Currently, the property is assessed for $785,000, and the most recent appraisal put the value at $810,00, Nota said. The town is offering $800,000. The community would also gain “the value of controlling the future use of the property.”

“Beyond that, it’s all conceptual,” he said.

Nota has proposed converting the building into a recreation center, but said the other compelling reason to take it off the market is to protect the building and neighborhood. He also said it would “provide opportunity.”

Nota showed slides. “Some may hate this building,” he allowed. The front of the club would be substantially the same, but the rear would get revamped.

“The whole back of the building is taken off,” he said. The roofline would also be new, and the inside would have a cathedral ceiling.

Ultimately, Nota said, the PAC building could become part of an “intricately tied together puzzle.” He mentioned other pending capital improvement projects, such as the fire station expansion, replacement of the golf course clubhouse, library renovations, and Fort Getty infrastructure improvements.

Voters at the financial town meeting will decide on June 1 whether they want to expand the fire station. Meanwhile, Nota said, the clubhouse project is on hold.

Given the other capital projects, residents wanted to know how much debt the town can carry.

“It’s a great question,” Nota said.

Jamestown’s tax roll is $2.2 billion. Per state law, total debt must not exceed 3 percent, which would come to about $65 million. Currently, the town has $9 million in debt. If the voters opted to add $5 million for the fire station and Holy Ghost property, the total would still be less than 1 percent and “well within our limits.”

Nota said the school debt will also be retired in four to five years.

“It would be easy for me to say it’s going to cost $5 million,” he said. However, “I don’t really have a basis without knowing the scope the community will want.”

Within six or seven years, Nota said, the town could see all of its municipal and school buildings in good repair.

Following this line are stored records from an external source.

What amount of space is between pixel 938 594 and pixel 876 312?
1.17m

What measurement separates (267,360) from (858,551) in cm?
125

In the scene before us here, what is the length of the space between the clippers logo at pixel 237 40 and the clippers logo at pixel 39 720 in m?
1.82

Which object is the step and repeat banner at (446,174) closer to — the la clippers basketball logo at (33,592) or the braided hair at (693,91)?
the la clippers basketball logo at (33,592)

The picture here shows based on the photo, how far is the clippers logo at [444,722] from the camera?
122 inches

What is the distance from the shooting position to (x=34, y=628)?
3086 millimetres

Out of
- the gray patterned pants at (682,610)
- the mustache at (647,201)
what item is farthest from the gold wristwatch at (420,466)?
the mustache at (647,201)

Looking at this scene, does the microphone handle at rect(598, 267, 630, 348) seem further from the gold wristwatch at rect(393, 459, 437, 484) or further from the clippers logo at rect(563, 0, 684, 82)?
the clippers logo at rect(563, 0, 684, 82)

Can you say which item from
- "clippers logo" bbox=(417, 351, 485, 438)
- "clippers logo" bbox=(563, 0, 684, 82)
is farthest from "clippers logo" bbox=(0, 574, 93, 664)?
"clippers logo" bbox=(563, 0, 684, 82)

Granted, the community center and Fort Wetherill will still need work, but the town would be moving forward.

Residents also wanted to know how to assess the costs of acquiring and converting the PAC Club to a recreation center, including the revenue loss that the town will incur by taking the property off the tax roll.

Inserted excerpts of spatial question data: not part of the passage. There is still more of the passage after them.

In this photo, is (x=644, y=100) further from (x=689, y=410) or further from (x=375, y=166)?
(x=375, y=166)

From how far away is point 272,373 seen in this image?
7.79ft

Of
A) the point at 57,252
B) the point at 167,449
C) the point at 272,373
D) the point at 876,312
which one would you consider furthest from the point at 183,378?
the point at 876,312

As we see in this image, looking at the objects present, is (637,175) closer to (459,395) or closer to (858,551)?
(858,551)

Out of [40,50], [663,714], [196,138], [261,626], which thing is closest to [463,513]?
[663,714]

Nota indicated that he could not give a solid number. “You could spend $3 million or $1 million,” he said.

The multimillion-dollar difference would depend on how much money the town could save by consolidating services at the Holy Ghost property, and whether the community opted to hold off on doing other projects.

For example, the scope and cost of the clubhouse could be reduced substantially if the town owns the Portuguese club and doesn’t need space at the golf course for recreational programs.

Nota said the building has been inspected, and the structure is sound. Most of the repairs and renovations would be part of converting the property to a municipal property.

“To convert it to a public facility, sections will have to be taken down,” he said. “The kitchen is one of them.”

Nota said the banquet hall would not be part of the recreation center because the use would be incompatible. He would not want to have alcohol in proximity to a teen center, for example.

Nota said “tension between user groups” had caused issues at the rec center and Lawn School, where the community’s only fullsize gym is located.

Currently, the senior citizens use the Conanicut Grange, and 30 years remain on the lease. Nota said “it remains to be seen” if the PAC would take over for senior activities.

The residents also wanted to know if the town can maintain two community centers: the Portuguese club and the former USO building on Conanicus Avenue.

Nota believes the town should not sell the USO hall, but rather operate it as a public-private partnership. It would be “one monumental decision to sell” the property at 41 Conanicus Ave., he said.

According to Nota, that type of partnership could mean some issues with parking and noise, but both could be managed with ordinances to protect the neighborhood.